Notre attention a tendance à être attirée sur des cas très médiatisés de tableaux pillés par des sommités comme Pablo Picasso et Egon Schiele accroché dans des musées célèbres à travers le monde.

Mais c’est aussi une histoire de dessins, de coupes de kiddouch en argent, d’instruments de musique et de bibliothèques. Il s’agit d’objets qui ont souvent une valeur financière limitée mais qui ont une importance historique incommensurable pour les familles et pour le peuple juif. Pour chaque chef-d’œuvre renommé capturé pendant l’Holocauste, il existe des centaines d’œuvres et d’objets religieux moins connus. Ils venaient de grandes villes, de petites villes et de petits villages. Certaines ont été créées par des personnes dont les noms célèbres roulent dans nos langues, et d’autres par des artisans anonymes travaillant dans l’obscurité dans leurs ateliers.

Pourquoi sont-ils importants ? Parce qu’ils nous rapprochent de vies détruites et de souvenirs perdus. Ils représentent le cœur d’une famille, le patrimoine d’une communauté, l’âme d’un peuple. Ils nous disent d’où nous venons et qui nous sommes.

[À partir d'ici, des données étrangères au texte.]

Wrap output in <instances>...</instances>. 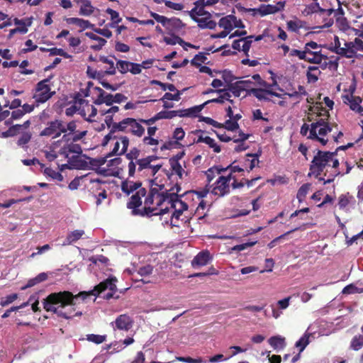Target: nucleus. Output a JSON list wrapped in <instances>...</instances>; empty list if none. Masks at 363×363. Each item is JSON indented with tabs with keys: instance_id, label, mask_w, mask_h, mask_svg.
<instances>
[{
	"instance_id": "1",
	"label": "nucleus",
	"mask_w": 363,
	"mask_h": 363,
	"mask_svg": "<svg viewBox=\"0 0 363 363\" xmlns=\"http://www.w3.org/2000/svg\"><path fill=\"white\" fill-rule=\"evenodd\" d=\"M116 282L117 279L115 277H111L96 285L93 290L81 291L77 295H74L69 291L51 293L44 299L43 302V308L46 311L52 312L57 314L58 317L65 319L81 316L82 313L76 311L81 301L84 302L91 296H97L106 289L111 292L108 293L106 298L107 299L112 298L113 293L117 290Z\"/></svg>"
},
{
	"instance_id": "2",
	"label": "nucleus",
	"mask_w": 363,
	"mask_h": 363,
	"mask_svg": "<svg viewBox=\"0 0 363 363\" xmlns=\"http://www.w3.org/2000/svg\"><path fill=\"white\" fill-rule=\"evenodd\" d=\"M336 156L337 151L330 152L318 150L311 162L308 176H314L315 178H318L325 170L324 176H327L328 167H331L334 176L340 175L341 174L339 169L340 162Z\"/></svg>"
},
{
	"instance_id": "3",
	"label": "nucleus",
	"mask_w": 363,
	"mask_h": 363,
	"mask_svg": "<svg viewBox=\"0 0 363 363\" xmlns=\"http://www.w3.org/2000/svg\"><path fill=\"white\" fill-rule=\"evenodd\" d=\"M145 194V189L140 188L130 197V201L127 203V207L133 210V214L150 217L152 216L164 215L169 212V207L168 206L161 208L160 210L157 207L150 206H145L143 210L137 209V208L141 206V199L144 197Z\"/></svg>"
},
{
	"instance_id": "4",
	"label": "nucleus",
	"mask_w": 363,
	"mask_h": 363,
	"mask_svg": "<svg viewBox=\"0 0 363 363\" xmlns=\"http://www.w3.org/2000/svg\"><path fill=\"white\" fill-rule=\"evenodd\" d=\"M308 111L313 113H316L318 116H323V118H319L315 122L311 124L310 134L308 135V138L317 140L323 145H325L328 140L318 136L317 129L319 126L330 125L328 122L330 117L329 112L322 106L320 103L317 104L314 106H310Z\"/></svg>"
},
{
	"instance_id": "5",
	"label": "nucleus",
	"mask_w": 363,
	"mask_h": 363,
	"mask_svg": "<svg viewBox=\"0 0 363 363\" xmlns=\"http://www.w3.org/2000/svg\"><path fill=\"white\" fill-rule=\"evenodd\" d=\"M51 78L52 77H49L40 81L33 90V99L37 106L45 103L55 94V91H51L50 85L48 84Z\"/></svg>"
},
{
	"instance_id": "6",
	"label": "nucleus",
	"mask_w": 363,
	"mask_h": 363,
	"mask_svg": "<svg viewBox=\"0 0 363 363\" xmlns=\"http://www.w3.org/2000/svg\"><path fill=\"white\" fill-rule=\"evenodd\" d=\"M140 119L125 118L115 124V130L118 129L121 132L130 133L138 138L142 137L145 133V128L140 124Z\"/></svg>"
},
{
	"instance_id": "7",
	"label": "nucleus",
	"mask_w": 363,
	"mask_h": 363,
	"mask_svg": "<svg viewBox=\"0 0 363 363\" xmlns=\"http://www.w3.org/2000/svg\"><path fill=\"white\" fill-rule=\"evenodd\" d=\"M65 125L61 120L55 119L49 121L45 127L40 133V136L50 137L53 138H59L62 133H65Z\"/></svg>"
},
{
	"instance_id": "8",
	"label": "nucleus",
	"mask_w": 363,
	"mask_h": 363,
	"mask_svg": "<svg viewBox=\"0 0 363 363\" xmlns=\"http://www.w3.org/2000/svg\"><path fill=\"white\" fill-rule=\"evenodd\" d=\"M358 51L363 52V41L359 38H355L354 41L345 42L344 50H341L343 57L346 58L357 57Z\"/></svg>"
},
{
	"instance_id": "9",
	"label": "nucleus",
	"mask_w": 363,
	"mask_h": 363,
	"mask_svg": "<svg viewBox=\"0 0 363 363\" xmlns=\"http://www.w3.org/2000/svg\"><path fill=\"white\" fill-rule=\"evenodd\" d=\"M216 4V0H197L194 3V7L189 12L192 20L199 16H211V13L205 11L206 6H212Z\"/></svg>"
},
{
	"instance_id": "10",
	"label": "nucleus",
	"mask_w": 363,
	"mask_h": 363,
	"mask_svg": "<svg viewBox=\"0 0 363 363\" xmlns=\"http://www.w3.org/2000/svg\"><path fill=\"white\" fill-rule=\"evenodd\" d=\"M114 330L128 331L133 324V320L130 316L127 314H121L118 315L114 323H111Z\"/></svg>"
},
{
	"instance_id": "11",
	"label": "nucleus",
	"mask_w": 363,
	"mask_h": 363,
	"mask_svg": "<svg viewBox=\"0 0 363 363\" xmlns=\"http://www.w3.org/2000/svg\"><path fill=\"white\" fill-rule=\"evenodd\" d=\"M313 1L315 2L307 6L304 11V12H306V14L320 12L323 14H326L327 16H330L333 13V12L335 11V9L333 8L332 6H328L326 4H324V3H323V6H320L319 3L316 2L317 0Z\"/></svg>"
},
{
	"instance_id": "12",
	"label": "nucleus",
	"mask_w": 363,
	"mask_h": 363,
	"mask_svg": "<svg viewBox=\"0 0 363 363\" xmlns=\"http://www.w3.org/2000/svg\"><path fill=\"white\" fill-rule=\"evenodd\" d=\"M230 192V186L228 184V179L224 176L219 177L218 179L215 184V186L211 191V193L218 196H223Z\"/></svg>"
},
{
	"instance_id": "13",
	"label": "nucleus",
	"mask_w": 363,
	"mask_h": 363,
	"mask_svg": "<svg viewBox=\"0 0 363 363\" xmlns=\"http://www.w3.org/2000/svg\"><path fill=\"white\" fill-rule=\"evenodd\" d=\"M94 89L97 91V96L94 99V104L96 105L105 104L107 106H112L114 104L113 94L106 93L100 87H94Z\"/></svg>"
},
{
	"instance_id": "14",
	"label": "nucleus",
	"mask_w": 363,
	"mask_h": 363,
	"mask_svg": "<svg viewBox=\"0 0 363 363\" xmlns=\"http://www.w3.org/2000/svg\"><path fill=\"white\" fill-rule=\"evenodd\" d=\"M285 2L279 1L275 5L272 4H262L257 9H254L258 12L262 16H264L269 14L276 13L284 9Z\"/></svg>"
},
{
	"instance_id": "15",
	"label": "nucleus",
	"mask_w": 363,
	"mask_h": 363,
	"mask_svg": "<svg viewBox=\"0 0 363 363\" xmlns=\"http://www.w3.org/2000/svg\"><path fill=\"white\" fill-rule=\"evenodd\" d=\"M149 194H151L153 196L156 197V199L157 200V206H160L164 202L168 201L169 197L171 196L175 199L177 198V194L169 193L168 191L160 193L159 189L157 188H151Z\"/></svg>"
},
{
	"instance_id": "16",
	"label": "nucleus",
	"mask_w": 363,
	"mask_h": 363,
	"mask_svg": "<svg viewBox=\"0 0 363 363\" xmlns=\"http://www.w3.org/2000/svg\"><path fill=\"white\" fill-rule=\"evenodd\" d=\"M211 259L210 252L208 250H203L194 257L191 261V265L194 268L205 266Z\"/></svg>"
},
{
	"instance_id": "17",
	"label": "nucleus",
	"mask_w": 363,
	"mask_h": 363,
	"mask_svg": "<svg viewBox=\"0 0 363 363\" xmlns=\"http://www.w3.org/2000/svg\"><path fill=\"white\" fill-rule=\"evenodd\" d=\"M159 159L156 155H149L144 158H140L136 160L138 164V172H141L144 170H150L152 162Z\"/></svg>"
},
{
	"instance_id": "18",
	"label": "nucleus",
	"mask_w": 363,
	"mask_h": 363,
	"mask_svg": "<svg viewBox=\"0 0 363 363\" xmlns=\"http://www.w3.org/2000/svg\"><path fill=\"white\" fill-rule=\"evenodd\" d=\"M75 143L76 142H72V140L71 143L65 144L60 149V154L64 155L66 157H68L70 153L81 155L82 153V148L80 145Z\"/></svg>"
},
{
	"instance_id": "19",
	"label": "nucleus",
	"mask_w": 363,
	"mask_h": 363,
	"mask_svg": "<svg viewBox=\"0 0 363 363\" xmlns=\"http://www.w3.org/2000/svg\"><path fill=\"white\" fill-rule=\"evenodd\" d=\"M269 88H267V89H256L251 90V94H252L255 97H256L259 100H269V99L267 97V95H271L274 96L278 98L281 97V94L273 91Z\"/></svg>"
},
{
	"instance_id": "20",
	"label": "nucleus",
	"mask_w": 363,
	"mask_h": 363,
	"mask_svg": "<svg viewBox=\"0 0 363 363\" xmlns=\"http://www.w3.org/2000/svg\"><path fill=\"white\" fill-rule=\"evenodd\" d=\"M142 183L140 182H134L125 179L121 182V188L123 193L126 195H130L133 191L140 189Z\"/></svg>"
},
{
	"instance_id": "21",
	"label": "nucleus",
	"mask_w": 363,
	"mask_h": 363,
	"mask_svg": "<svg viewBox=\"0 0 363 363\" xmlns=\"http://www.w3.org/2000/svg\"><path fill=\"white\" fill-rule=\"evenodd\" d=\"M171 115L169 111H162L155 114L153 117L149 119L140 118V121L147 125L154 124L156 121L160 119H171Z\"/></svg>"
},
{
	"instance_id": "22",
	"label": "nucleus",
	"mask_w": 363,
	"mask_h": 363,
	"mask_svg": "<svg viewBox=\"0 0 363 363\" xmlns=\"http://www.w3.org/2000/svg\"><path fill=\"white\" fill-rule=\"evenodd\" d=\"M168 204L172 208H176L177 205H179L178 209H176V213L182 214L183 211L187 210L188 205L179 199V196L177 194V198L169 197L168 201Z\"/></svg>"
},
{
	"instance_id": "23",
	"label": "nucleus",
	"mask_w": 363,
	"mask_h": 363,
	"mask_svg": "<svg viewBox=\"0 0 363 363\" xmlns=\"http://www.w3.org/2000/svg\"><path fill=\"white\" fill-rule=\"evenodd\" d=\"M211 16H204L201 18H196L194 21L198 23V26L202 29H214L216 26V21L211 19Z\"/></svg>"
},
{
	"instance_id": "24",
	"label": "nucleus",
	"mask_w": 363,
	"mask_h": 363,
	"mask_svg": "<svg viewBox=\"0 0 363 363\" xmlns=\"http://www.w3.org/2000/svg\"><path fill=\"white\" fill-rule=\"evenodd\" d=\"M85 35L93 40H97V43L93 44L90 46L91 49L96 51L101 50L107 42L104 38H101L91 32H86Z\"/></svg>"
},
{
	"instance_id": "25",
	"label": "nucleus",
	"mask_w": 363,
	"mask_h": 363,
	"mask_svg": "<svg viewBox=\"0 0 363 363\" xmlns=\"http://www.w3.org/2000/svg\"><path fill=\"white\" fill-rule=\"evenodd\" d=\"M327 59V56L322 55L320 51H313L311 53H308V55H306V59L305 61L313 64H320L323 60Z\"/></svg>"
},
{
	"instance_id": "26",
	"label": "nucleus",
	"mask_w": 363,
	"mask_h": 363,
	"mask_svg": "<svg viewBox=\"0 0 363 363\" xmlns=\"http://www.w3.org/2000/svg\"><path fill=\"white\" fill-rule=\"evenodd\" d=\"M268 342L274 350H283L286 346L285 338L279 335L271 337L268 340Z\"/></svg>"
},
{
	"instance_id": "27",
	"label": "nucleus",
	"mask_w": 363,
	"mask_h": 363,
	"mask_svg": "<svg viewBox=\"0 0 363 363\" xmlns=\"http://www.w3.org/2000/svg\"><path fill=\"white\" fill-rule=\"evenodd\" d=\"M67 23L69 24H75L82 29L93 28L94 25L91 24L89 21L79 18H67Z\"/></svg>"
},
{
	"instance_id": "28",
	"label": "nucleus",
	"mask_w": 363,
	"mask_h": 363,
	"mask_svg": "<svg viewBox=\"0 0 363 363\" xmlns=\"http://www.w3.org/2000/svg\"><path fill=\"white\" fill-rule=\"evenodd\" d=\"M247 157H252V160L246 159L245 160V163L243 167L246 169V170L250 172L253 169V168L259 163L258 157L259 156V154L255 153V154H250L248 153L246 155Z\"/></svg>"
},
{
	"instance_id": "29",
	"label": "nucleus",
	"mask_w": 363,
	"mask_h": 363,
	"mask_svg": "<svg viewBox=\"0 0 363 363\" xmlns=\"http://www.w3.org/2000/svg\"><path fill=\"white\" fill-rule=\"evenodd\" d=\"M235 20V16L233 15H228L221 18L219 20L218 26L230 32L233 30V22Z\"/></svg>"
},
{
	"instance_id": "30",
	"label": "nucleus",
	"mask_w": 363,
	"mask_h": 363,
	"mask_svg": "<svg viewBox=\"0 0 363 363\" xmlns=\"http://www.w3.org/2000/svg\"><path fill=\"white\" fill-rule=\"evenodd\" d=\"M84 234V231L83 230H75L72 231L67 235L65 245H71L79 240Z\"/></svg>"
},
{
	"instance_id": "31",
	"label": "nucleus",
	"mask_w": 363,
	"mask_h": 363,
	"mask_svg": "<svg viewBox=\"0 0 363 363\" xmlns=\"http://www.w3.org/2000/svg\"><path fill=\"white\" fill-rule=\"evenodd\" d=\"M306 24L305 21H301V20H296V21H289L286 22V27L288 30L298 33L300 28H302L304 27V25Z\"/></svg>"
},
{
	"instance_id": "32",
	"label": "nucleus",
	"mask_w": 363,
	"mask_h": 363,
	"mask_svg": "<svg viewBox=\"0 0 363 363\" xmlns=\"http://www.w3.org/2000/svg\"><path fill=\"white\" fill-rule=\"evenodd\" d=\"M94 11V7L91 5L89 0H85L79 9V14L82 16H89Z\"/></svg>"
},
{
	"instance_id": "33",
	"label": "nucleus",
	"mask_w": 363,
	"mask_h": 363,
	"mask_svg": "<svg viewBox=\"0 0 363 363\" xmlns=\"http://www.w3.org/2000/svg\"><path fill=\"white\" fill-rule=\"evenodd\" d=\"M320 74V71L318 67L314 66H310L306 73V77L309 82H315L318 79V75Z\"/></svg>"
},
{
	"instance_id": "34",
	"label": "nucleus",
	"mask_w": 363,
	"mask_h": 363,
	"mask_svg": "<svg viewBox=\"0 0 363 363\" xmlns=\"http://www.w3.org/2000/svg\"><path fill=\"white\" fill-rule=\"evenodd\" d=\"M336 25L339 28V29L343 32H347V34L350 35V26L349 25V22L345 17L339 16L336 17Z\"/></svg>"
},
{
	"instance_id": "35",
	"label": "nucleus",
	"mask_w": 363,
	"mask_h": 363,
	"mask_svg": "<svg viewBox=\"0 0 363 363\" xmlns=\"http://www.w3.org/2000/svg\"><path fill=\"white\" fill-rule=\"evenodd\" d=\"M99 60L109 65V67L104 72L105 74L113 75L116 74V67L113 60L106 56H100Z\"/></svg>"
},
{
	"instance_id": "36",
	"label": "nucleus",
	"mask_w": 363,
	"mask_h": 363,
	"mask_svg": "<svg viewBox=\"0 0 363 363\" xmlns=\"http://www.w3.org/2000/svg\"><path fill=\"white\" fill-rule=\"evenodd\" d=\"M306 229V224H303L302 226H300V227H296L295 228H293L291 230H290L289 231H287L286 233L281 235L280 236L274 238L272 241H271L268 246L269 248H272L275 246L276 243L280 240L281 239H284L286 235L291 234V233H294V232H296L297 230H305Z\"/></svg>"
},
{
	"instance_id": "37",
	"label": "nucleus",
	"mask_w": 363,
	"mask_h": 363,
	"mask_svg": "<svg viewBox=\"0 0 363 363\" xmlns=\"http://www.w3.org/2000/svg\"><path fill=\"white\" fill-rule=\"evenodd\" d=\"M106 12L110 15L111 20L112 21V23L109 24V27L114 28L116 24L119 23L122 21V18L119 16V13L116 11L108 8Z\"/></svg>"
},
{
	"instance_id": "38",
	"label": "nucleus",
	"mask_w": 363,
	"mask_h": 363,
	"mask_svg": "<svg viewBox=\"0 0 363 363\" xmlns=\"http://www.w3.org/2000/svg\"><path fill=\"white\" fill-rule=\"evenodd\" d=\"M363 347V335L353 337L350 342V348L353 350H359Z\"/></svg>"
},
{
	"instance_id": "39",
	"label": "nucleus",
	"mask_w": 363,
	"mask_h": 363,
	"mask_svg": "<svg viewBox=\"0 0 363 363\" xmlns=\"http://www.w3.org/2000/svg\"><path fill=\"white\" fill-rule=\"evenodd\" d=\"M227 90L231 91L235 97H239L242 91H244L238 81L227 85Z\"/></svg>"
},
{
	"instance_id": "40",
	"label": "nucleus",
	"mask_w": 363,
	"mask_h": 363,
	"mask_svg": "<svg viewBox=\"0 0 363 363\" xmlns=\"http://www.w3.org/2000/svg\"><path fill=\"white\" fill-rule=\"evenodd\" d=\"M311 187V184L306 183L303 184L298 190L296 198L300 203L303 202L308 193Z\"/></svg>"
},
{
	"instance_id": "41",
	"label": "nucleus",
	"mask_w": 363,
	"mask_h": 363,
	"mask_svg": "<svg viewBox=\"0 0 363 363\" xmlns=\"http://www.w3.org/2000/svg\"><path fill=\"white\" fill-rule=\"evenodd\" d=\"M86 106L88 111L91 110V113L89 115V117L86 118L84 108L81 110L80 114L85 118L86 121L91 122L94 121L92 118H94L97 114V109L93 105H89L88 102H86Z\"/></svg>"
},
{
	"instance_id": "42",
	"label": "nucleus",
	"mask_w": 363,
	"mask_h": 363,
	"mask_svg": "<svg viewBox=\"0 0 363 363\" xmlns=\"http://www.w3.org/2000/svg\"><path fill=\"white\" fill-rule=\"evenodd\" d=\"M254 38L253 35H249L245 38H242L243 44L242 45L241 50L244 52L246 57H249V51L252 43V39Z\"/></svg>"
},
{
	"instance_id": "43",
	"label": "nucleus",
	"mask_w": 363,
	"mask_h": 363,
	"mask_svg": "<svg viewBox=\"0 0 363 363\" xmlns=\"http://www.w3.org/2000/svg\"><path fill=\"white\" fill-rule=\"evenodd\" d=\"M76 128H77V124H76L75 121H72L69 122L67 124V126L65 127V130H66V132L67 130H69V133L65 134L62 136V140L69 142L70 140L69 136H70L71 133H74L76 130Z\"/></svg>"
},
{
	"instance_id": "44",
	"label": "nucleus",
	"mask_w": 363,
	"mask_h": 363,
	"mask_svg": "<svg viewBox=\"0 0 363 363\" xmlns=\"http://www.w3.org/2000/svg\"><path fill=\"white\" fill-rule=\"evenodd\" d=\"M206 60L207 57L206 55L202 52H199L191 60V64L196 67H201V63H206Z\"/></svg>"
},
{
	"instance_id": "45",
	"label": "nucleus",
	"mask_w": 363,
	"mask_h": 363,
	"mask_svg": "<svg viewBox=\"0 0 363 363\" xmlns=\"http://www.w3.org/2000/svg\"><path fill=\"white\" fill-rule=\"evenodd\" d=\"M21 126L18 124L12 125L6 131L2 132L1 136L2 138L13 136L21 129Z\"/></svg>"
},
{
	"instance_id": "46",
	"label": "nucleus",
	"mask_w": 363,
	"mask_h": 363,
	"mask_svg": "<svg viewBox=\"0 0 363 363\" xmlns=\"http://www.w3.org/2000/svg\"><path fill=\"white\" fill-rule=\"evenodd\" d=\"M238 82H240L243 91H247V94L251 95V90L255 89V82L251 79L240 80Z\"/></svg>"
},
{
	"instance_id": "47",
	"label": "nucleus",
	"mask_w": 363,
	"mask_h": 363,
	"mask_svg": "<svg viewBox=\"0 0 363 363\" xmlns=\"http://www.w3.org/2000/svg\"><path fill=\"white\" fill-rule=\"evenodd\" d=\"M216 73H221L222 78L224 82L228 84L230 83H233V81L235 79L232 72L228 69H224L223 71H215Z\"/></svg>"
},
{
	"instance_id": "48",
	"label": "nucleus",
	"mask_w": 363,
	"mask_h": 363,
	"mask_svg": "<svg viewBox=\"0 0 363 363\" xmlns=\"http://www.w3.org/2000/svg\"><path fill=\"white\" fill-rule=\"evenodd\" d=\"M309 334H305L296 342V347L300 349V352L303 351L306 347L309 344Z\"/></svg>"
},
{
	"instance_id": "49",
	"label": "nucleus",
	"mask_w": 363,
	"mask_h": 363,
	"mask_svg": "<svg viewBox=\"0 0 363 363\" xmlns=\"http://www.w3.org/2000/svg\"><path fill=\"white\" fill-rule=\"evenodd\" d=\"M106 335L89 334L86 335V340L95 344H101L106 341Z\"/></svg>"
},
{
	"instance_id": "50",
	"label": "nucleus",
	"mask_w": 363,
	"mask_h": 363,
	"mask_svg": "<svg viewBox=\"0 0 363 363\" xmlns=\"http://www.w3.org/2000/svg\"><path fill=\"white\" fill-rule=\"evenodd\" d=\"M223 170H225V169H219L216 167H213L209 168L206 172V177L208 179V182L210 183L214 179L216 174H220L221 171H223Z\"/></svg>"
},
{
	"instance_id": "51",
	"label": "nucleus",
	"mask_w": 363,
	"mask_h": 363,
	"mask_svg": "<svg viewBox=\"0 0 363 363\" xmlns=\"http://www.w3.org/2000/svg\"><path fill=\"white\" fill-rule=\"evenodd\" d=\"M129 63L128 61L119 60L117 61L116 69L117 68L121 74H125L128 72Z\"/></svg>"
},
{
	"instance_id": "52",
	"label": "nucleus",
	"mask_w": 363,
	"mask_h": 363,
	"mask_svg": "<svg viewBox=\"0 0 363 363\" xmlns=\"http://www.w3.org/2000/svg\"><path fill=\"white\" fill-rule=\"evenodd\" d=\"M307 52L308 51H306L304 48L303 50L291 49L289 54V57H297L299 60H306V55H308Z\"/></svg>"
},
{
	"instance_id": "53",
	"label": "nucleus",
	"mask_w": 363,
	"mask_h": 363,
	"mask_svg": "<svg viewBox=\"0 0 363 363\" xmlns=\"http://www.w3.org/2000/svg\"><path fill=\"white\" fill-rule=\"evenodd\" d=\"M89 260L91 263H93L94 264H96L98 263H101V264H102L104 266L107 265V264H108V262L109 261L108 259L106 257H105V256H104L102 255H97V256H92V257L89 258Z\"/></svg>"
},
{
	"instance_id": "54",
	"label": "nucleus",
	"mask_w": 363,
	"mask_h": 363,
	"mask_svg": "<svg viewBox=\"0 0 363 363\" xmlns=\"http://www.w3.org/2000/svg\"><path fill=\"white\" fill-rule=\"evenodd\" d=\"M164 41L167 45H176L177 43L179 44L180 45H182L183 43H184V41L179 36L177 35H172L170 37H164Z\"/></svg>"
},
{
	"instance_id": "55",
	"label": "nucleus",
	"mask_w": 363,
	"mask_h": 363,
	"mask_svg": "<svg viewBox=\"0 0 363 363\" xmlns=\"http://www.w3.org/2000/svg\"><path fill=\"white\" fill-rule=\"evenodd\" d=\"M171 166L172 170L180 178H182L183 172L184 170L183 169L182 165L179 162H169Z\"/></svg>"
},
{
	"instance_id": "56",
	"label": "nucleus",
	"mask_w": 363,
	"mask_h": 363,
	"mask_svg": "<svg viewBox=\"0 0 363 363\" xmlns=\"http://www.w3.org/2000/svg\"><path fill=\"white\" fill-rule=\"evenodd\" d=\"M154 267L150 264H147L139 267L137 270V273L141 277H146L150 275L153 272Z\"/></svg>"
},
{
	"instance_id": "57",
	"label": "nucleus",
	"mask_w": 363,
	"mask_h": 363,
	"mask_svg": "<svg viewBox=\"0 0 363 363\" xmlns=\"http://www.w3.org/2000/svg\"><path fill=\"white\" fill-rule=\"evenodd\" d=\"M118 140L122 144V148L121 149L119 155H125L128 150V147L129 145V138L126 135H122L118 138Z\"/></svg>"
},
{
	"instance_id": "58",
	"label": "nucleus",
	"mask_w": 363,
	"mask_h": 363,
	"mask_svg": "<svg viewBox=\"0 0 363 363\" xmlns=\"http://www.w3.org/2000/svg\"><path fill=\"white\" fill-rule=\"evenodd\" d=\"M49 52H50V55H52V56L53 55H60V56H62L67 59L72 57V56L66 52L62 48H50Z\"/></svg>"
},
{
	"instance_id": "59",
	"label": "nucleus",
	"mask_w": 363,
	"mask_h": 363,
	"mask_svg": "<svg viewBox=\"0 0 363 363\" xmlns=\"http://www.w3.org/2000/svg\"><path fill=\"white\" fill-rule=\"evenodd\" d=\"M206 104L204 103L201 105L195 106L187 108L188 117H196L198 116V113H200L202 109L204 108Z\"/></svg>"
},
{
	"instance_id": "60",
	"label": "nucleus",
	"mask_w": 363,
	"mask_h": 363,
	"mask_svg": "<svg viewBox=\"0 0 363 363\" xmlns=\"http://www.w3.org/2000/svg\"><path fill=\"white\" fill-rule=\"evenodd\" d=\"M350 108L352 111H354L358 113L359 110L361 108L360 104L362 103V99L359 96H354L352 97V99L350 101Z\"/></svg>"
},
{
	"instance_id": "61",
	"label": "nucleus",
	"mask_w": 363,
	"mask_h": 363,
	"mask_svg": "<svg viewBox=\"0 0 363 363\" xmlns=\"http://www.w3.org/2000/svg\"><path fill=\"white\" fill-rule=\"evenodd\" d=\"M125 157L129 160H135V161L137 160H139V156L140 155V150L136 147H133L129 152H126L125 154Z\"/></svg>"
},
{
	"instance_id": "62",
	"label": "nucleus",
	"mask_w": 363,
	"mask_h": 363,
	"mask_svg": "<svg viewBox=\"0 0 363 363\" xmlns=\"http://www.w3.org/2000/svg\"><path fill=\"white\" fill-rule=\"evenodd\" d=\"M199 121H203V122L206 123L207 124L213 125L215 128H220L223 127V123H220L217 122L216 121L212 119L211 118L205 117V116H199Z\"/></svg>"
},
{
	"instance_id": "63",
	"label": "nucleus",
	"mask_w": 363,
	"mask_h": 363,
	"mask_svg": "<svg viewBox=\"0 0 363 363\" xmlns=\"http://www.w3.org/2000/svg\"><path fill=\"white\" fill-rule=\"evenodd\" d=\"M223 128H225L228 130L235 131L239 128V124L232 119H228L225 122Z\"/></svg>"
},
{
	"instance_id": "64",
	"label": "nucleus",
	"mask_w": 363,
	"mask_h": 363,
	"mask_svg": "<svg viewBox=\"0 0 363 363\" xmlns=\"http://www.w3.org/2000/svg\"><path fill=\"white\" fill-rule=\"evenodd\" d=\"M31 139V134L28 132L23 133L17 141L18 146H23L27 144Z\"/></svg>"
}]
</instances>
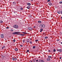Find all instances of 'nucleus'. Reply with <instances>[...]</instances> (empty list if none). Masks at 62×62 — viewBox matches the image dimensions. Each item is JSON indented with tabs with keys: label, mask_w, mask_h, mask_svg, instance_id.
I'll use <instances>...</instances> for the list:
<instances>
[{
	"label": "nucleus",
	"mask_w": 62,
	"mask_h": 62,
	"mask_svg": "<svg viewBox=\"0 0 62 62\" xmlns=\"http://www.w3.org/2000/svg\"><path fill=\"white\" fill-rule=\"evenodd\" d=\"M27 5L28 6H30L31 5V4L30 3H28Z\"/></svg>",
	"instance_id": "nucleus-11"
},
{
	"label": "nucleus",
	"mask_w": 62,
	"mask_h": 62,
	"mask_svg": "<svg viewBox=\"0 0 62 62\" xmlns=\"http://www.w3.org/2000/svg\"><path fill=\"white\" fill-rule=\"evenodd\" d=\"M29 51L28 50H27V52H29Z\"/></svg>",
	"instance_id": "nucleus-38"
},
{
	"label": "nucleus",
	"mask_w": 62,
	"mask_h": 62,
	"mask_svg": "<svg viewBox=\"0 0 62 62\" xmlns=\"http://www.w3.org/2000/svg\"><path fill=\"white\" fill-rule=\"evenodd\" d=\"M48 57L49 58H51V56H48Z\"/></svg>",
	"instance_id": "nucleus-23"
},
{
	"label": "nucleus",
	"mask_w": 62,
	"mask_h": 62,
	"mask_svg": "<svg viewBox=\"0 0 62 62\" xmlns=\"http://www.w3.org/2000/svg\"><path fill=\"white\" fill-rule=\"evenodd\" d=\"M50 59H49V58H47V61H50Z\"/></svg>",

Et comme nous le découvrons de plus en plus, les œuvres d’art et les objets qui appartenaient aux familles et aux communautés juives avant l’Holocauste ne se trouvent pas seulement dans les grands musées du monde ; beaucoup se sont également retrouvés dans des maisons privées.

Le manque de transparence, longtemps une caractéristique du commerce international de l’art, contrecarre les efforts de ceux qui cherchent à restituer les biens artistiques et culturels ayant appartenu aux familles et aux communautés juives. La recherche de l’histoire se heurte souvent à l’obstacle de la vie privée et du secret. Et c’est souvent là que la piste devient froide.

La mémoire de Tova Esther appartient à sa famille et au peuple juif, et non à un particulier. Nous devons rechercher non seulement la restitution des biens mais aussi la restitution de l’histoire.

À une époque où nous, en tant que société, examinons de plus en plus les origines des objets d’art et de culture, c’est un moment qui nous appelle à faire la lumière sur les chapitres les plus sombres de l’histoire et à promouvoir l’ouverture dans l’opacité.

est président de l’Organisation mondiale de restitution juive.